Comment by userbinator
2 days ago
and you often discover, in the middle of writing your low-level functions, that your high-level functions need to be revised, which append-only programming makes difficult
On the other hand, it's not a problem if you start bottom-up, which is a natural style when writing in C; the low-level functions are at the top (and the standard headers included at the very top can be thought of as a sort of lowest-level), while main() is at the bottom.
Interesting. I wouldn't be able to keep that straight in my head - I wouldn't be able to predict all the low-level functions I needed until I'd built the higher-level functions. In fact I'd approach it exactly backwards - start at the top and work my way down. It matches perfectly with a Jackson Structured Programming diagram in my mind.
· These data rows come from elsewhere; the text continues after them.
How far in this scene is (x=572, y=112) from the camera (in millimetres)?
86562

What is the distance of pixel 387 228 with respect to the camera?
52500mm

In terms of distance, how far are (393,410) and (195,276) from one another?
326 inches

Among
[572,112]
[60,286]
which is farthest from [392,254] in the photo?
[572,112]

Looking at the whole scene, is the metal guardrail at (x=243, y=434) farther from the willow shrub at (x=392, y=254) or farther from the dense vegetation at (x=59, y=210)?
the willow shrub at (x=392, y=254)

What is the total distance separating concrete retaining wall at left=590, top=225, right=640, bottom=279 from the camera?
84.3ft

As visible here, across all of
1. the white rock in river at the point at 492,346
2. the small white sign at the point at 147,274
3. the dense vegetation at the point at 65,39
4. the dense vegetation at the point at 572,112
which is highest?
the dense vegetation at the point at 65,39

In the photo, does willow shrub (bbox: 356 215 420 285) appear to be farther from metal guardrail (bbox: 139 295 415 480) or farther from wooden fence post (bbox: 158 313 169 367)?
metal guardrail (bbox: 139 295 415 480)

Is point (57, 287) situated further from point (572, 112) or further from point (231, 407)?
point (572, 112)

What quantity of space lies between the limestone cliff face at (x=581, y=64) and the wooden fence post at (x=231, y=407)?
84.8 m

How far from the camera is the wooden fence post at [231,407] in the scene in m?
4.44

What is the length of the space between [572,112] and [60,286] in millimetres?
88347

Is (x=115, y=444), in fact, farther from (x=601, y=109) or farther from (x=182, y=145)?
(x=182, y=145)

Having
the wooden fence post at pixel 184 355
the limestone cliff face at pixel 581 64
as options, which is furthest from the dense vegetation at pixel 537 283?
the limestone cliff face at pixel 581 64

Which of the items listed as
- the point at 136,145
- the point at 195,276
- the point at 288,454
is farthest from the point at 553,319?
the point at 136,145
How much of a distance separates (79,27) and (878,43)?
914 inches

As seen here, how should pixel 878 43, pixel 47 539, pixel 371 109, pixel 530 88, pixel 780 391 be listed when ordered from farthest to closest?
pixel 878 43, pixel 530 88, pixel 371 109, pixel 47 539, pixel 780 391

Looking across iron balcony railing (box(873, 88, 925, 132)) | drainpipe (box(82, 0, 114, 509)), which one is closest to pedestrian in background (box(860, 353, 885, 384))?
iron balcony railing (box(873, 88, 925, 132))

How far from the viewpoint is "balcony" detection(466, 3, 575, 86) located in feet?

Build main() by decomposing it into calls to input(), process(), output(). At each step decompose the function you're working on, handing as much of its work as possible off to a child function you haven't yet written. Only question after that is whether you implement those functions depth-first or breadth-first (I'd prefer depth-first).
Maybe procedural programming is now so old it's novel again.
I find it's easy enough to adapt to - and switch between - either convention, as long as there is indeed a convention.
What really hurts readability for me is when the structure is a random mix of top-down and bottom-up. Which seems to be regrettably common in many object-oriented codebases.